Wednesday, July 11, 2007

The Blue Tent

My family has two tents. The blue tent and the orange tent. They are both 30+ years old. The orange tent is a big 'ole canvas tent. I grew up knowing that if it rained, you never touched the tent or through that one finger spot, the entire tent would become flooded. These are the tents my father went camping in as a child.

My grandmother hated camping. I'm not too clear on what the actual objection was. I have a feeling that it has something to do with the civilization level. She tried hard and if the stories are true, then the camping expeditions were something else. Rumour has it she managed to bake apple pie on a camp stove. As each child moved out of the house, they were lent the camping cooking equipment until everything was unpacked.

I am the one left holding some of the camping cooking gear. I have the cutlery. It is mixed in with my normal cutlery. No one can tell the difference. That's because it's better than most people's normal cutlery. It's Oneida.

One of my previous roommates lost some of it. I was aghast. "You don't understand, " I wailed. "I"m the first, the first, person to lose some of it. I can't give back an incomplete set. " After countless camping trips and at least three moves, I was the first one to lose spoons and forks. I haven't given it back. I'll give it back when I've completed the set again.

So when some of my friend suggested we go camping, I was apprehensive. I assumed they threw their sleeping bags down on the ground and toughed it out. In the camping spectrum, I wasn't even on the chart for the level of hardcoreness. Then I found out that they had an inflatable mattress, which they inflated via the car. Suddenly I was game, this was no more hardcore than I could deal with.

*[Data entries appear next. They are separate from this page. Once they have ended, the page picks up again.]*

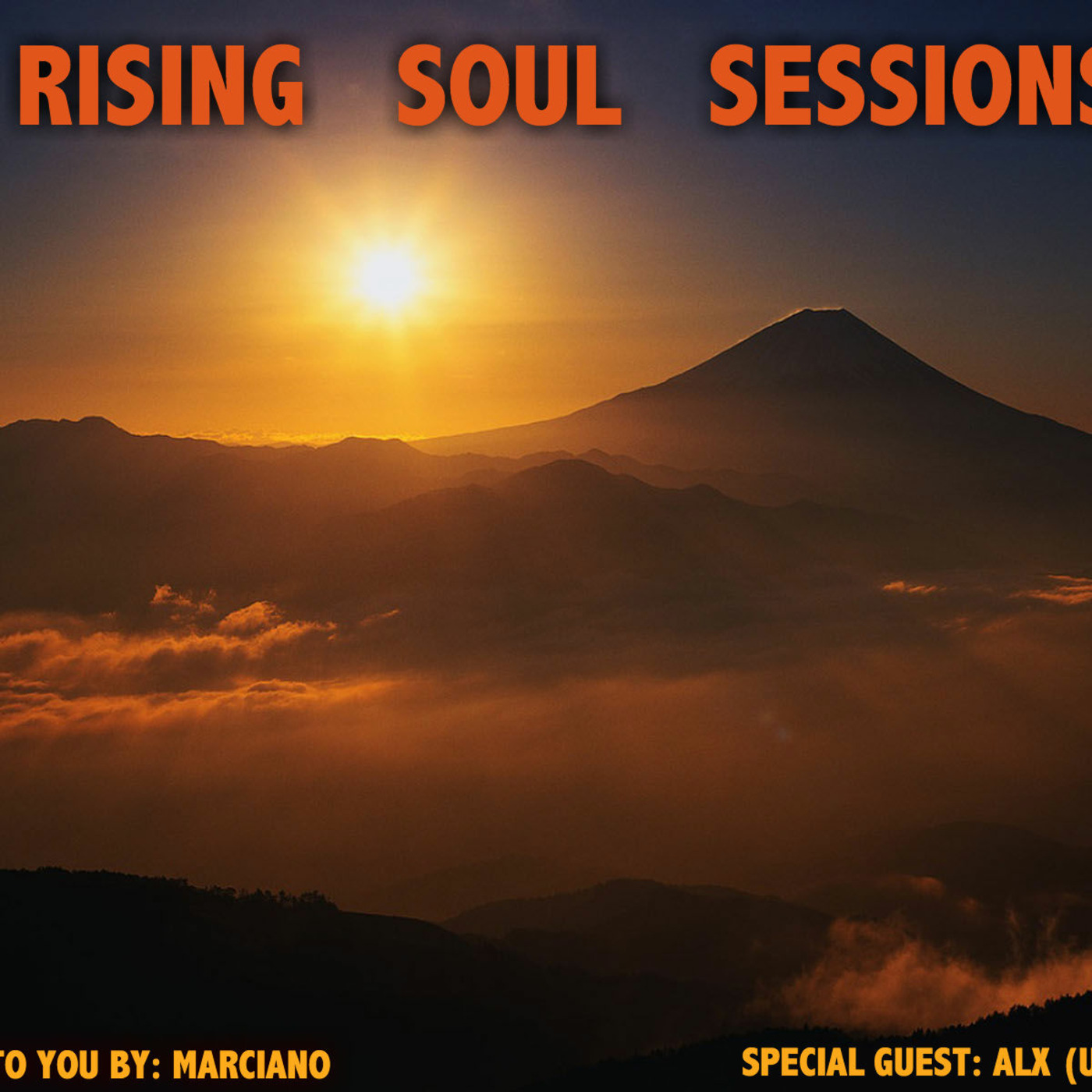 Marciano presents The Rising Soul Sessions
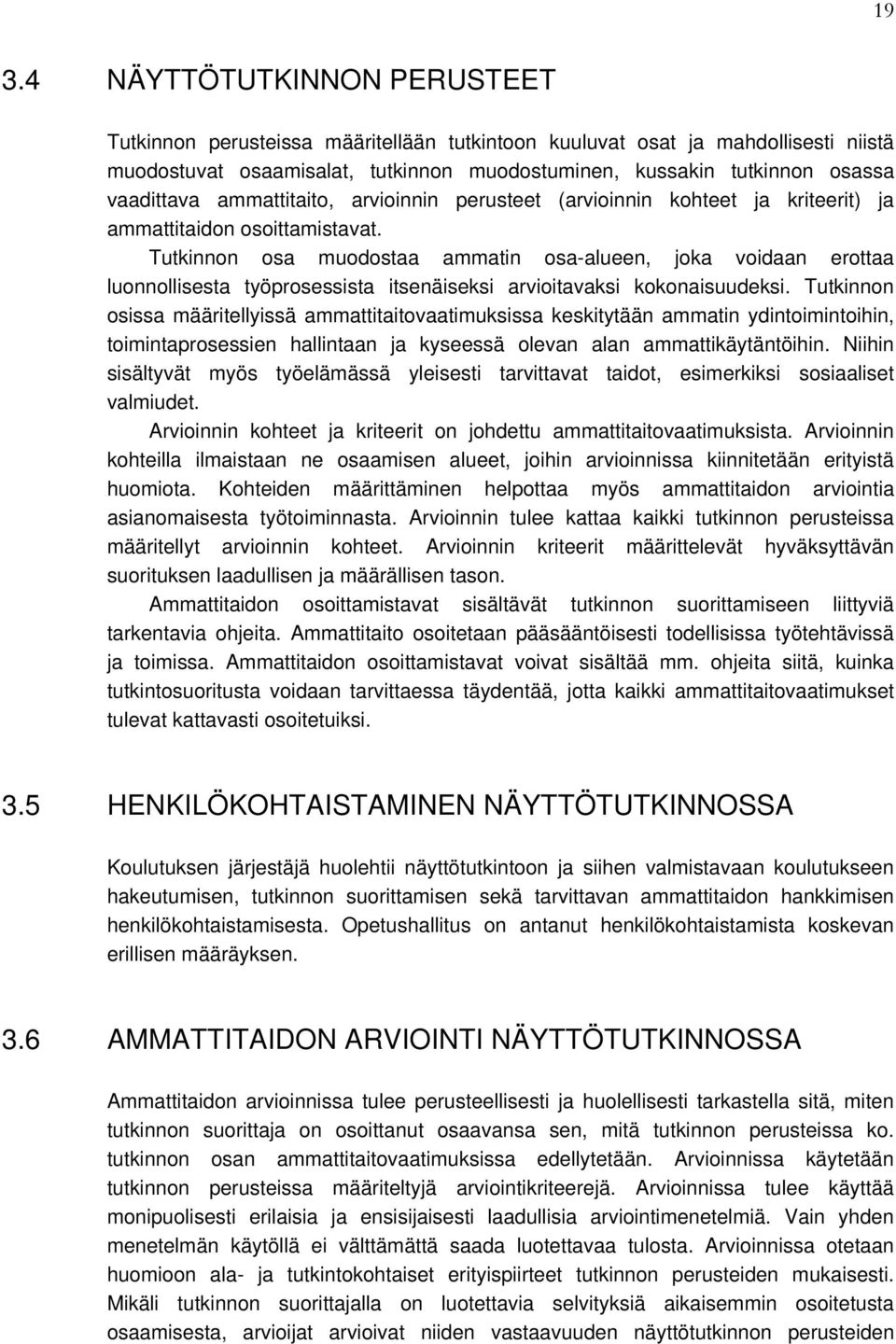 Tutkinnon osa muodostaa ammatin osa-alueen, joka voidaan erottaa luonnollisesta työprosessista itsenäiseksi arvioitavaksi kokonaisuudeksi.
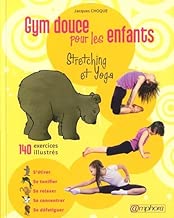 Download Yoga et gym douce pour les enfants : 140 exercices illustrés PDF
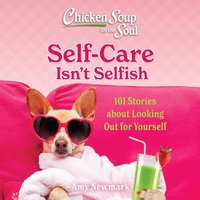 Chicken Soup for the Soul: Self-Care Isn't Selfish - Amy Newmark - audiobook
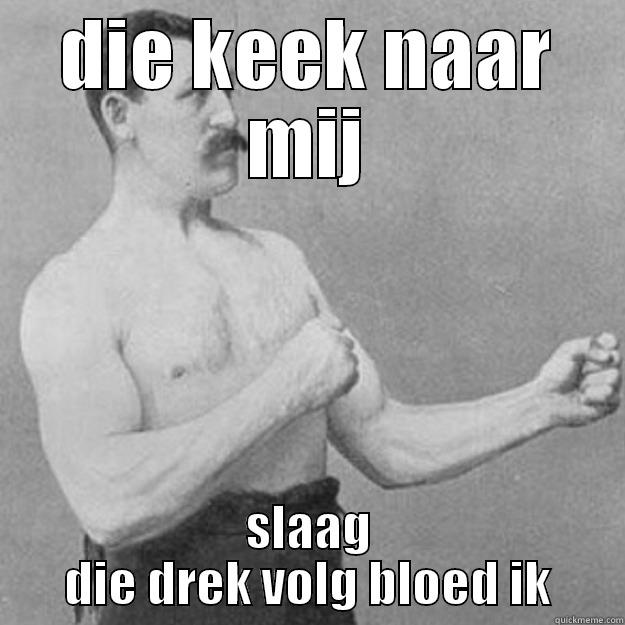 nie moeilijk doen - DIE KEEK NAAR MIJ SLAAG DIE DREK VOLG BLOED IK overly manly man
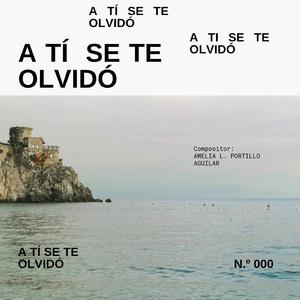 A TÍ SE TE OLVIDÓ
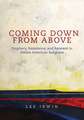 Coming Down from Above: Prophecy, Resistance, and Renewal in Native American Religions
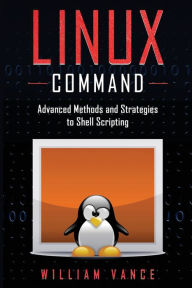 Title: Linux Command: Advanced Methods and Strategies to Shell Scripting, Author: William Vance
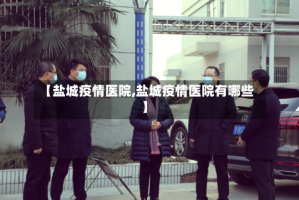 【盐城疫情医院,盐城疫情医院有哪些】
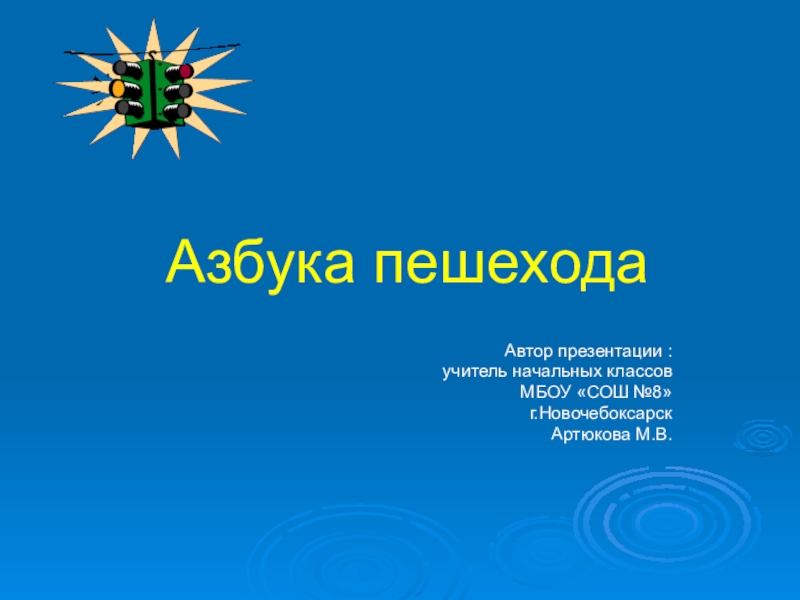 Азбука пешеходаАвтор презентации : учитель начальных классов МБОУ «СОШ №8»г.НовочебоксарскАртюкова М.В.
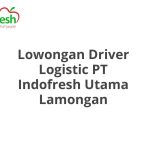 Lowongan Driver Logistic PT Indofresh Utama Lamongan Tahun 2026 [Resmi]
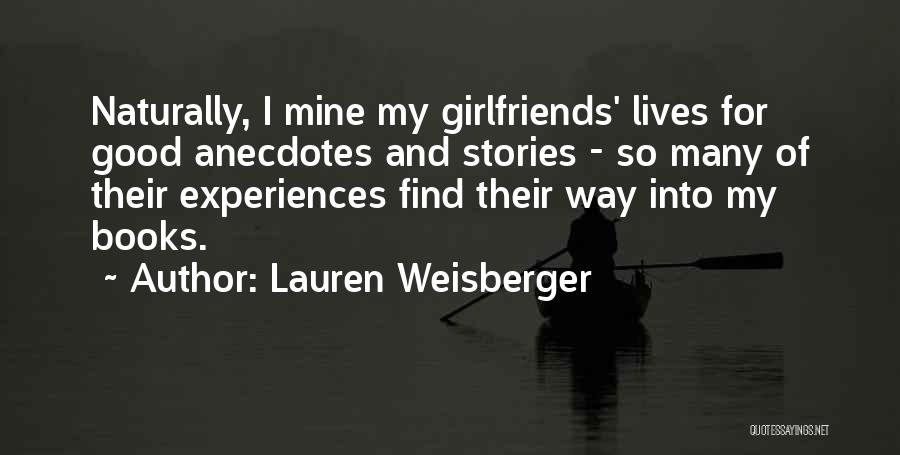 Lauren Weisberger Quotes: Naturally, I Mine My Girlfriends' Lives For Good Anecdotes And Stories - So Many Of Their Experiences Find Their Way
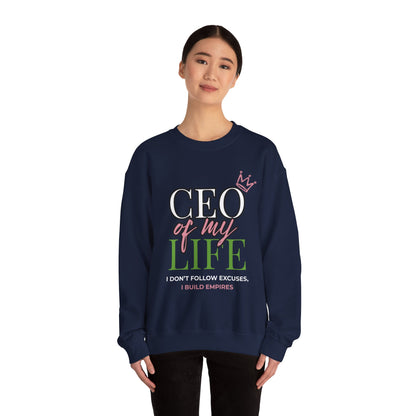 CEO of My Life Women’s Sweatshirt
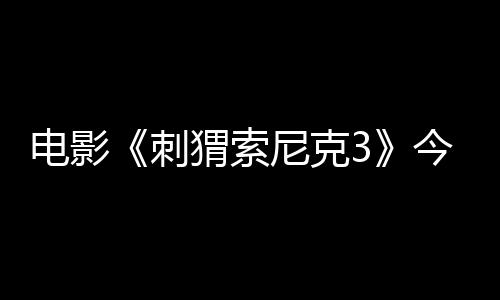 電影《刺猬索尼克3》今日上映 萌酷超英燃炸2025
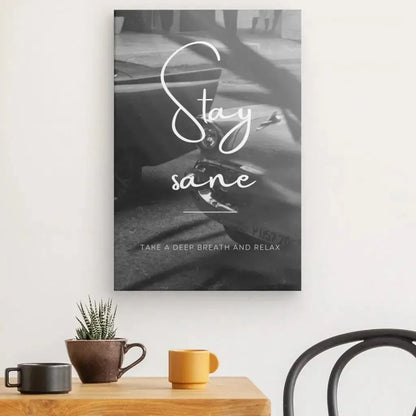 Tableau Citation "Stay sane" Noir et Blanc - Univers Noir et Blanc - #tag1# - #tag2# - #tag3#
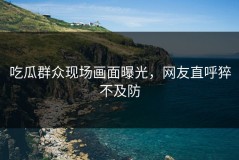 吃瓜群众现场画面曝光，网友直呼猝不及防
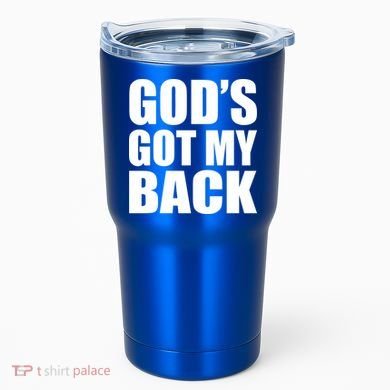 God's Got My Back Tumbler
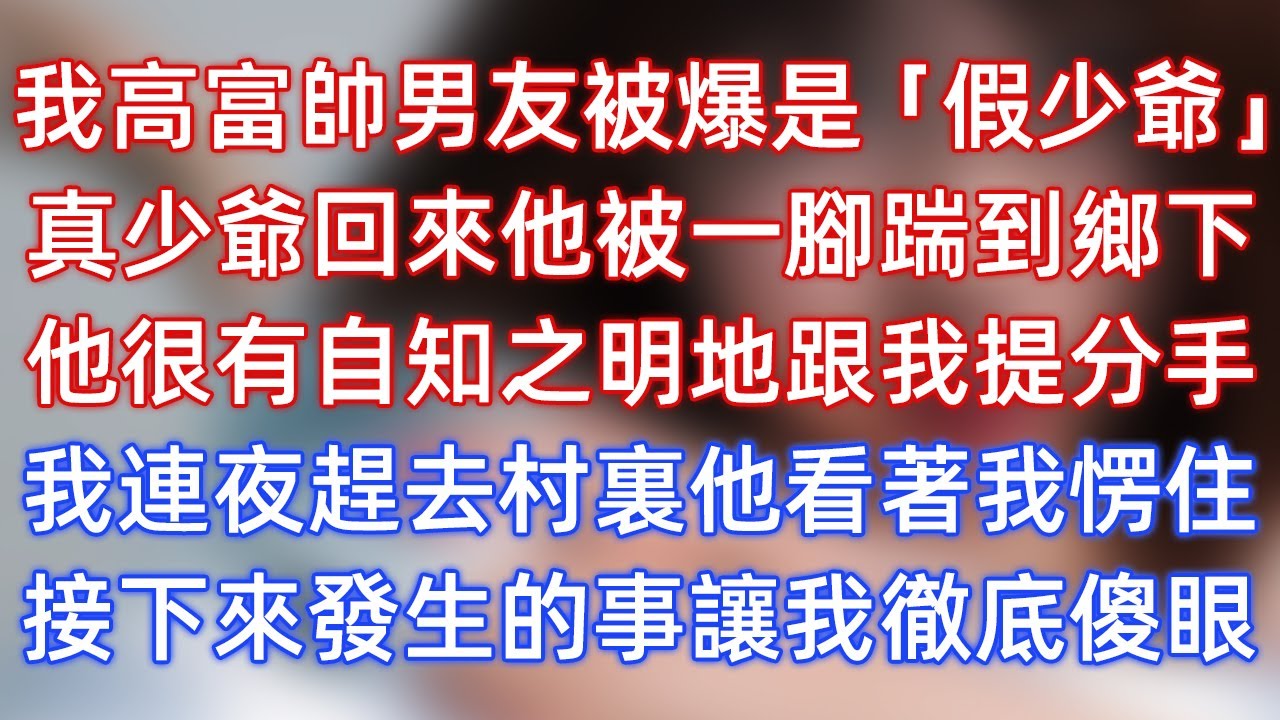 我高富帥男友被爆是「假少爺」，真少爺回來他被一腳踹到鄉下，他很有自知之明地跟我提分手，我連夜趕去村裏他看著我愣住，接下來發生的事讓我徹底傻眼！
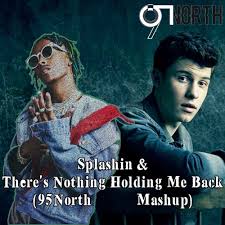 Warner chappell music, inc., universal music publishing group, words & music a div of big deal music llc lyrics. Splashin X There S Nothing Holding Me Back 95north Mashup Rich The Kid X Shawn Mendes By 95north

I rang up my Dad and asked to borrow the blue tent. This was Dad's boyhood tent. He had always felt that my brother and I should have done more backyard camping as children and that we never fully used the tent as we should have. He seemed surprised that I, one of his children, of my own free will wanted to use it. "Talk to your Mum."

The forecast was uncertain but rain was certain. One of my friends was unsure of the waterproofness of my tent. "Are you sure it's waterproof?" she asked full of concern. "I'll ring and ask, " I said, "but no one's ever complained in 30 years so I'm assuming it's good. If there was a problem, I would have heard about it long before now."

So I had a quick conversation with my father.

"Is it water proof Dad?"

"Well, after eight hours of torrential rain it leaks."

I reported back that it was fine.

Later I was talking to my brother who passed on the news that Dad had brought up my camping trip. This was not good news. Things only come up when he's not happy. I held my breath. My brother started telling the story it seemed as though my Dad was worried about all the things Dads get worried about. Mum anticipated the problem and tried to calmed him down, "Don't worry, she'll be responsible."

Dad looked at her in amazement, "huh?" and a pained expression came across his face. They waited for the outbreak, which wasn't long in coming.

"And Kim's friend, oh what's her name . . . "

pause and then a huge intake of air, and then full of indignation, he let it out:

"asked if MY TENT LEAKED!!"

I enjoyed telling him that the same friend had taken a picture of my tent with my camp cot. She said that she had to have a picture as she would never see that type of tent again - it was the type of thing you only saw in musuems.

"Pah." He replied.

"Oh, and it doesn't leak Dad, but things do get a bit damp."



Before it rained.

1 comment:

JuliaR said...

It looks like someone was clever enough to dig a drainage "ditch" away from the tent, so there's that bonus point. We have one of these tents only it's red and called a "three man" (only it just fits two adults), and it too is about 30 years old. My husband had it before we were married. Now, for cycle camping, we have a space age thing that weighs about 5 pounds (or is it 3?) and barely fits two people.